**WHAT YOU ARE ASKED TO DO:** Edit the lines below by changing "framed artwork" to "wall painting" and keep everything else the same. Leave the pictures out of your answer.

**DATA ROWS:**
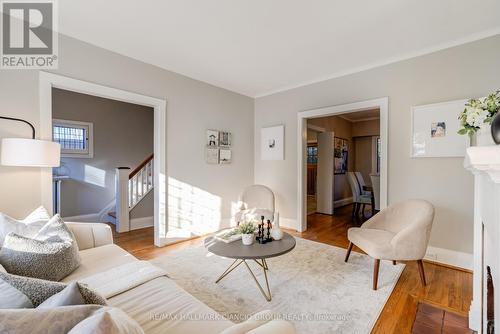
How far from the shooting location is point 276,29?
2.43 m

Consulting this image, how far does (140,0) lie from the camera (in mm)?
2002

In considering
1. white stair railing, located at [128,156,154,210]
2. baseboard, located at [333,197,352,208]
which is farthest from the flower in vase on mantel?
baseboard, located at [333,197,352,208]

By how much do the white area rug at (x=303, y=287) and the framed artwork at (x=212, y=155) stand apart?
1520mm

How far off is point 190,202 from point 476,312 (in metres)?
3.34

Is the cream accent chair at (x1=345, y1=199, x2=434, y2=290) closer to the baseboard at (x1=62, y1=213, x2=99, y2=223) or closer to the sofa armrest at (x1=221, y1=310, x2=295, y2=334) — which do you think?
the sofa armrest at (x1=221, y1=310, x2=295, y2=334)

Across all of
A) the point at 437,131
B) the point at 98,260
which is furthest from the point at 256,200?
the point at 437,131

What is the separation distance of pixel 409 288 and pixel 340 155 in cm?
451

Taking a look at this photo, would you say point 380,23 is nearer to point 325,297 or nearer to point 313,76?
point 313,76

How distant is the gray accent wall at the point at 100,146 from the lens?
441 centimetres

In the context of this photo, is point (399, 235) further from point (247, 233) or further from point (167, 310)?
point (167, 310)

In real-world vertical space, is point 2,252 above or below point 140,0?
below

**FINAL RESULT:**
How far from the shooting location is point 276,29?
2.43 m

Consulting this image, how far does (140,0) lie from the camera (in mm)?
2002

In considering
1. white stair railing, located at [128,156,154,210]
2. baseboard, located at [333,197,352,208]
which is farthest from the flower in vase on mantel?
baseboard, located at [333,197,352,208]

By how much do the white area rug at (x=303, y=287) and the wall painting at (x=212, y=155) stand apart?
1520mm

How far off is point 190,202 from point 476,312 (in metres)?
3.34

Is the cream accent chair at (x1=345, y1=199, x2=434, y2=290) closer to the baseboard at (x1=62, y1=213, x2=99, y2=223) or closer to the sofa armrest at (x1=221, y1=310, x2=295, y2=334) — which do you think?
the sofa armrest at (x1=221, y1=310, x2=295, y2=334)

Across all of
A) the point at 437,131
B) the point at 98,260
which is furthest from the point at 256,200?
the point at 437,131

What is the separation distance of pixel 409 288 and pixel 340 155 in cm?
451

Taking a look at this photo, would you say point 380,23 is nearer to point 325,297 or nearer to point 313,76?
point 313,76

How distant is the gray accent wall at the point at 100,146 from the lens?
441 centimetres

In the context of this photo, is point (399, 235) further from point (247, 233) or further from point (167, 310)?
point (167, 310)

In real-world vertical space, is point 2,252 above or below point 140,0?
below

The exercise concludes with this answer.